I would actually recommend not doing bench research if you only have a summer. Lab techniques can take a while to really master, and very frequently basic techniques that you thought you knew just don't work. And then of course if you have all the techniques mastered, your experiment(s) could just yield nothing interesting. Bench research is high risk for one summer.
As a point of reference: a friend of mine has been working in a basic lab for nearly a year now, and is basically hoping to do enough to be a middle author and then get out of the lab so he can get some clinical projects done. I started a clinical project last year (doing some chart review), learned how to do data analysis over the summer, and have submitted the abstract and am drafting a first author manuscript. This isn't a humblebrag--many of my classmates had the same experience as me--but I think it's illustrative of the difference in the two in terms of yield and time commitment.
But at the same time...
One of my classmates started her project in the summer between M1-M2. She continued with it through M4. During early M4 year she presented a plenary talk at a prestigious conference, and had an accepted first author manuscript in a relatively high impact internal medicine journal, with the department chair as senior author, as well as her name on a couple other papers. Suffice to say her LOR from her department chair was quite strong, and she matched at a top internal medicine program.

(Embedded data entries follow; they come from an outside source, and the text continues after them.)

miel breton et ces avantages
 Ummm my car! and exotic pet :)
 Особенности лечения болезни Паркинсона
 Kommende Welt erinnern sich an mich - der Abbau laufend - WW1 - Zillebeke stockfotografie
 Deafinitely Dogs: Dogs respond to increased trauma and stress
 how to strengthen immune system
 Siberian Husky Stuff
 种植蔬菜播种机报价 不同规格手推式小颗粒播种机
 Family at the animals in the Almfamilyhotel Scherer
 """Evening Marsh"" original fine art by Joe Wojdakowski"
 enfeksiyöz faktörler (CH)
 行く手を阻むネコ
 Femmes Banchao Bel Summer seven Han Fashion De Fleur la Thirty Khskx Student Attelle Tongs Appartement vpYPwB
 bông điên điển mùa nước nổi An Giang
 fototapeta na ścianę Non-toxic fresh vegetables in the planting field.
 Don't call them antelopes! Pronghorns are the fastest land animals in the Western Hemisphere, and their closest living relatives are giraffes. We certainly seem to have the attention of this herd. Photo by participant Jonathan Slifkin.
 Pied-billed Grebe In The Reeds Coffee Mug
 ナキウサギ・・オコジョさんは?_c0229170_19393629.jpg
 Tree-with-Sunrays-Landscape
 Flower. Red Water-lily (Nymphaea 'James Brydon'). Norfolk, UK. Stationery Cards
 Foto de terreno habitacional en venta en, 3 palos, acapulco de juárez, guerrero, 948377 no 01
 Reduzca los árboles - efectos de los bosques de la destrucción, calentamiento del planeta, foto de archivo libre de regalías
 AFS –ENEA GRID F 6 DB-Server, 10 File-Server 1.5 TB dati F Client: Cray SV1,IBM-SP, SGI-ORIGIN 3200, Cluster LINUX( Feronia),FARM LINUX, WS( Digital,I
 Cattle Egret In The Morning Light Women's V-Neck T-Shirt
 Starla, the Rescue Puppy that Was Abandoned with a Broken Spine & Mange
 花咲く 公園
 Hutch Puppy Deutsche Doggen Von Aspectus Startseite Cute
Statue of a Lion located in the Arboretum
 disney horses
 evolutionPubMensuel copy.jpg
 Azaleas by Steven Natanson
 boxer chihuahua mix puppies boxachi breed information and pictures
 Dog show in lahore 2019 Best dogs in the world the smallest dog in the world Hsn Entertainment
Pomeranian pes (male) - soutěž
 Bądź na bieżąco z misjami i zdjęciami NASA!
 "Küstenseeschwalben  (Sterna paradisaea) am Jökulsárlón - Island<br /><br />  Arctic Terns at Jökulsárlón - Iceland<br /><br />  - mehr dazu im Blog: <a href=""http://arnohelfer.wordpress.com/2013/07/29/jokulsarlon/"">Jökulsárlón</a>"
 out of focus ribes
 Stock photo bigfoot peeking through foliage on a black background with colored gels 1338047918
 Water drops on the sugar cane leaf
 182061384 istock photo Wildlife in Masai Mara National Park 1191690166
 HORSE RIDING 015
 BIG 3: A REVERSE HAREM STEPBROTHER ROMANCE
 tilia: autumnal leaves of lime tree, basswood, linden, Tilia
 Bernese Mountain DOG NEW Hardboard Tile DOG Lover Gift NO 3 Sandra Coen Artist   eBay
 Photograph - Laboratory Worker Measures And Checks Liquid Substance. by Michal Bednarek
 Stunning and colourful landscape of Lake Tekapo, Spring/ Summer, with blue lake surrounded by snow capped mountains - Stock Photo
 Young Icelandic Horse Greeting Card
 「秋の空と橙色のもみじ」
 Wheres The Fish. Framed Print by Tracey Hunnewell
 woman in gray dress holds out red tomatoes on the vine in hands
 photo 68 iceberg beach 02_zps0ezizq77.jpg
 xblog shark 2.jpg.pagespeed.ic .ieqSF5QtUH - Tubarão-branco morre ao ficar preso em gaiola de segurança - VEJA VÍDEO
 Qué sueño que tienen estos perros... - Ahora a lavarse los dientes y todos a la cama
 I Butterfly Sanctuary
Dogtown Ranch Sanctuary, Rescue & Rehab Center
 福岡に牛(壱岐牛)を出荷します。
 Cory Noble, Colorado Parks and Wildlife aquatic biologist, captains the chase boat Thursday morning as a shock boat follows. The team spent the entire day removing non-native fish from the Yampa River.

So you can have success either way. I think to some degree you should follow your genuine research interests, but you need to make sure you're working with a mentor with a track record of successful student mentorship.
Fair enough. One of my mentors (general surgery guy actually) has a saying that people can count better than they can read. I'd prefer to get a bunch of solid first author clinical papers than one or two high quality basic science papers. That's just my own preference, however.
I think to some degree this is true. Having a long CV is never a bad thing.
But at the same time, especially if it's surgery relevant research - if you have solid high impact papers, or presentations at prestigious conferences (i.e. not quick shots at ASC) - people will notice.
We had several applicants with like 10 or 20+ publications this year that all stood out noticeably. But one of the most highly ranked applicants had only two - but one was in Nature!